Derek had folded his arms across his chest and was thinking hard. “Lucy... how does a hacker accomplish all that from my account? I mean, I’m the CFO, and I certainly don’t have the ability to access one of our gamer’s credit cards.”
“They don’t need your user access to be you,” Lucy explained. “They just needed you to get into the network.”
It was clear Derek didn’t quite get it, so Lucy let out a sigh and continued. “A hacker uses his new back door to start scanning everything, Derek. Maybe they use a sniffer program to monitor passwords, emails, files, and whatnot passing through misconfigured routers or firewalls. It is not terribly hard to grab data in transit and reverse engineer the user credentials. Eventually they find an account with the right I/T access that they use to set up their own ghost account with the highest possible privileges. Then they can open a command shell and do anything that I could do—display network connections, list running processes, show other accounts with administrator privileges, anything. They can go find interesting files such as lists of credit card numbers, archive it, and transmit it out in the middle of the night.
“All it really takes is finding just one node on the network not current on its security. You get in, establish yourself, and then steal what you want or cause any damage that suits you.”

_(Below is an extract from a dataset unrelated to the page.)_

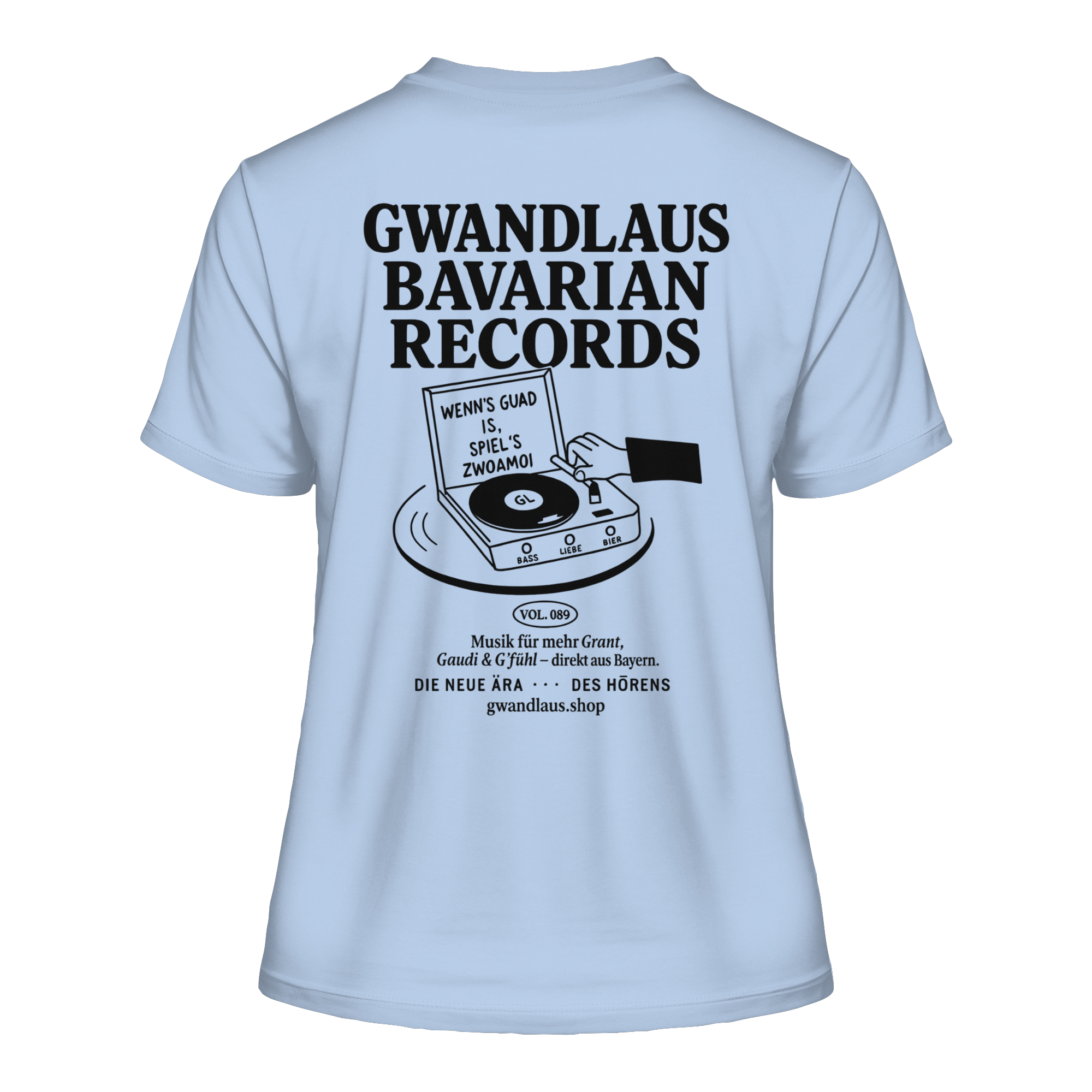 Bavarian Records  - Fitted Ladies Organic Shirt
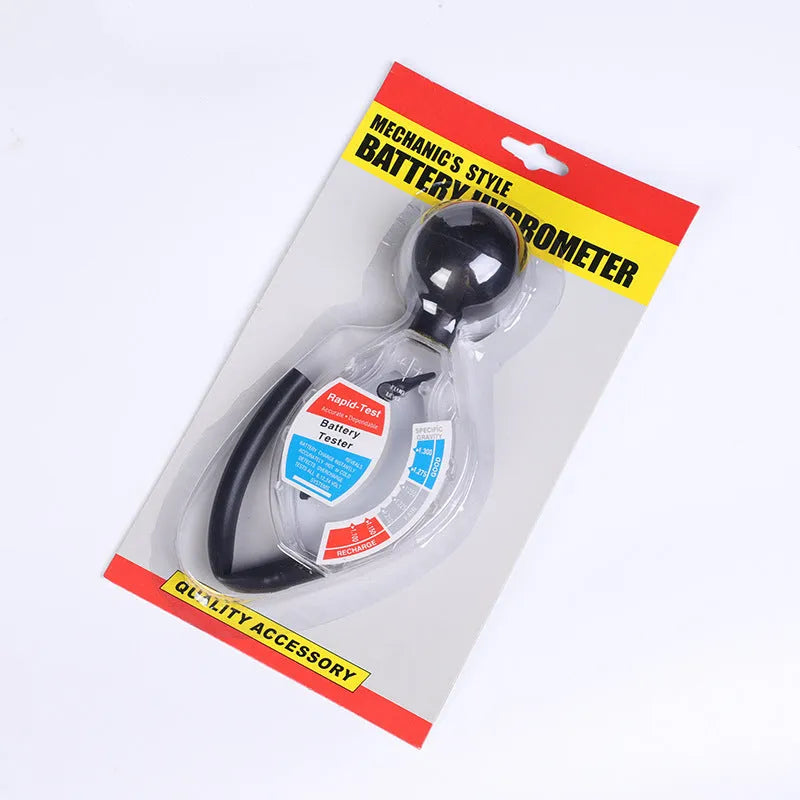 ABS battery hydrometer tool for lead-acid electrolyte testing with suction mechanism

Derek rubbed his chin, deep in thought. Lucy thought he looked impressed. As well he should be. She had one of the most important jobs at the company, one that included being the primary defender of all their hard-won intellectual property and clientele. It was not something she would let someone else screw up. And that was what worried her the most when someone less than two months into the job was making strategic decisions that could seriously impact their operations.
“I guess I should change my password,” he said smugly.
Sigh.
Maybe he was still trying to be playful, Lucy thought, but that’s just not where her head was at.
“You know,” Lucy said, switching topics, “I don’t like this idea you have about us taking ownership of our players’ money. We have a nice, clean system that leverages what our offshore bank is very good at, and they assume all the risk if something goes wrong. We should keep it that way.”